Epoch 0 Metrics: Learning Rate = 7.225e-03, Loss = 8.186e-01
...
Finished Training!
To visualize the logs interactively, simply follow the instructions printed in the outputs.
Checkpointing in PhysicsNeMo#
PhysicsNeMo provides easy utilities to save and load the checkpoints of the model, optimizer, scheduler, and scaler during training and inference. Similar to logging, custom implementation can be used, but in this example you will see the utilities from PhysicsNeMo and some of its benefits.

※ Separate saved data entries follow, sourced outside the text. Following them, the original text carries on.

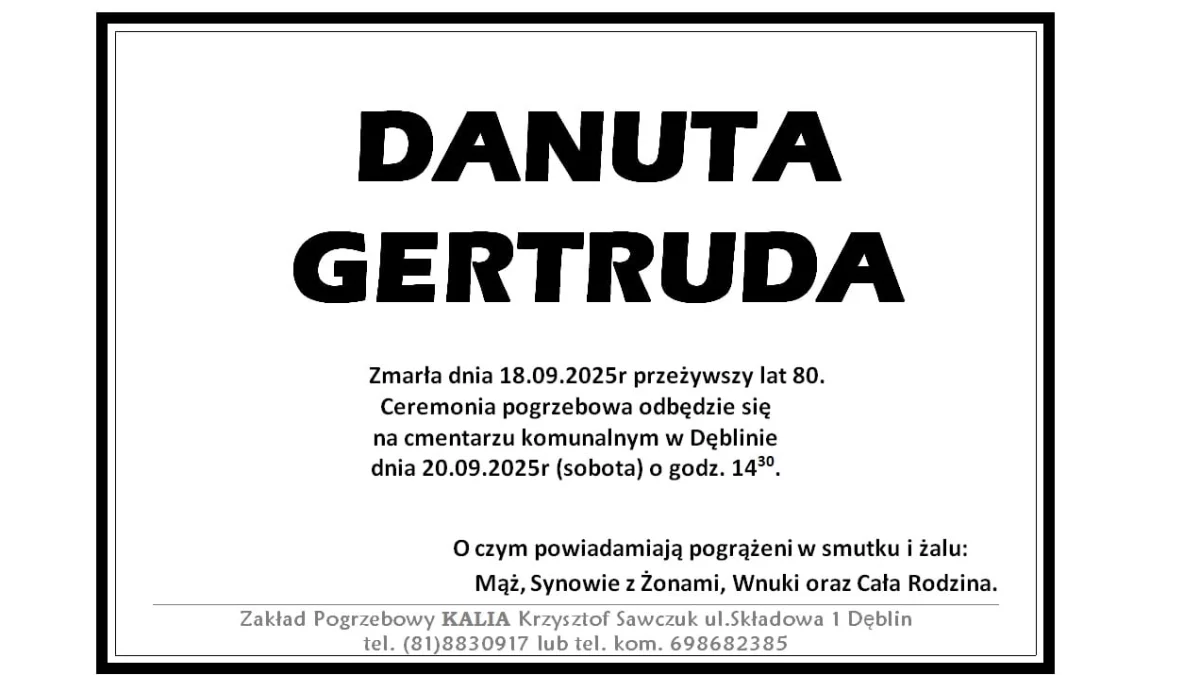 DANUTA
GERTRUDA

Zmarła dnia 18.09.2025r przeżywszy lat 80.
Ceremonia pogrzebowa odbędzie się
na cmentarzu komunalnym w Dęblinie
dnia 20.09.2025r (sobota) o godz. $14^{30}$.

O czym powiadamiają pogrążeni w smutku i żalu:
Mąż, Synowie z Żonami, Wnuki oraz Cała Rodzina.

Zakład Pogrzebowy KALIA Krzysztof Sawczuk ul.Składowa 1 Dęblin
tel. (81)8830917 lub tel. kom. 698682385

Loading and Saving Checkpoints During Training#
The example below shows how you can save and load a checkpoint during training. The implementation
allows the model training to be resumed from the last saved checkpoint. Here, you will
demonstrate the use of load_checkpoint()
and save_checkpoint().
import logging
import torch
import physicsnemo
from physicsnemo.datapipes.benchmarks.darcy import Darcy2D
from physicsnemo.utils import load_checkpoint, save_checkpoint
from physicsnemo.metrics.general.mse import mse
from physicsnemo.models.fno.fno import FNO
normaliser = {
"permeability": (1.25, 0.75),
"darcy": (4.52e-2, 2.79e-2),
}
dataloader = Darcy2D(
resolution=256, batch_size=64, nr_permeability_freq=5, normaliser=normaliser
)
model = FNO(
in_channels=1,
out_channels=1,
decoder_layers=1,
decoder_layer_size=32,
dimension=2,
latent_channels=32,
num_fno_layers=4,
num_fno_modes=12,
padding=5,
).to("cuda")
optimizer = torch.optim.Adam(model.parameters(), lr=0.01)

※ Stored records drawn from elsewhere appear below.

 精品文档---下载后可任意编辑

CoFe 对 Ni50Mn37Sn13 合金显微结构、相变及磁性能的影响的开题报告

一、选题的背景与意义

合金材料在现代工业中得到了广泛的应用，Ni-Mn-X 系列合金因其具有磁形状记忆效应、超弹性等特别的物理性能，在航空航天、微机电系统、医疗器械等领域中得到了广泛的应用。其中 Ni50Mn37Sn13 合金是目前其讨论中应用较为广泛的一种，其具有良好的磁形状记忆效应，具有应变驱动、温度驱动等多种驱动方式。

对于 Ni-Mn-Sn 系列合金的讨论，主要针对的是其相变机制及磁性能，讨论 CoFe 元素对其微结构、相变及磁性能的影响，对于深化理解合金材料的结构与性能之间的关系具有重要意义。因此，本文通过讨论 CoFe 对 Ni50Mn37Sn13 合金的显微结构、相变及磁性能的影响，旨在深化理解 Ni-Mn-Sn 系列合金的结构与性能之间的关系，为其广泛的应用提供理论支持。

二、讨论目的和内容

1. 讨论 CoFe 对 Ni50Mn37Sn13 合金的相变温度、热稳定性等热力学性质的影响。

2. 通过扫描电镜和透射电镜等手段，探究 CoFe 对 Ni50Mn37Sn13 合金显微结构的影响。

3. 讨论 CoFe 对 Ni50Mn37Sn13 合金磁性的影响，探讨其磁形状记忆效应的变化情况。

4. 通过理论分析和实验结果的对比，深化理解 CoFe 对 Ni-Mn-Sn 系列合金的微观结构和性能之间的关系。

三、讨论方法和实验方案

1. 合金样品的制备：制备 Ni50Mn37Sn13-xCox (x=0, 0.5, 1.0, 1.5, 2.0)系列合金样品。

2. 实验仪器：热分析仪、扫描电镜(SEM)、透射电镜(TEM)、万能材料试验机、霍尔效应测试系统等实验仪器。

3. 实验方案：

scheduler = torch.optim.lr_scheduler.LambdaLR(
optimizer, lr_lambda=lambda step: 0.85**step
)
# Configure logging so checkpoint load/save messages (from physicsnemo.utils.checkpoint) are visible.
logging.basicConfig(level=logging.INFO, format="%(message)s")
# Load the epoch and optimizer, model and scheduler parameters from the checkpoint if
# it exists. Here we will use the `load_checkpoint` function to load the checkpoint,
# optimizer, and scheduler parameters from the checkpoint.
loaded_epoch = load_checkpoint(
"./checkpoints",
models=model,
optimizer=optimizer,
scheduler=scheduler,
device="cuda",
)
# we will setup the training to run for 20 epochs each epoch running for 5 iterations
# starting with the loaded epoch
dataloader = iter(dataloader)
for i in range(max(1, loaded_epoch), 21):
# this would be iterations through different batches
for _ in range(5):
batch = next(dataloader)
true = batch["darcy"]
pred = model(batch["permeability"])
loss = mse(pred, true)
loss.backward()
optimizer.step()
scheduler.step()
# save checkpoint every 5th epoch
if i % 5 == 0:
save_checkpoint(
"./checkpoints",
models=model,
optimizer=optimizer,
scheduler=scheduler,
epoch=i,
)
The script configures logging so that checkpoint load/save messages from PhysicsNeMo are visible when run standalone. When run (e.g. from a partially trained model), you should see output similar to the following.
>>> python test_scripts/test_basic_checkpointing.py
...
Loaded model state dictionary .../checkpoints/FNO.0.15.mdlus to device cuda
Loaded checkpoint file .../checkpoints/checkpoint.0.15.pt to device cuda
Loaded optimizer state dictionary
Loaded scheduler state dictionary
Saved model state dictionary: .../checkpoints/FNO.0.15.mdlus
Saved training checkpoint: .../checkpoints/checkpoint.0.15.pt
Loading Checkpoints During Inference#
For loading the checkpoint in inference, the process is straightforward, and you can refer to the samples provided in Running Inference on Trained Models and Saving and Loading PhysicsNeMo Models.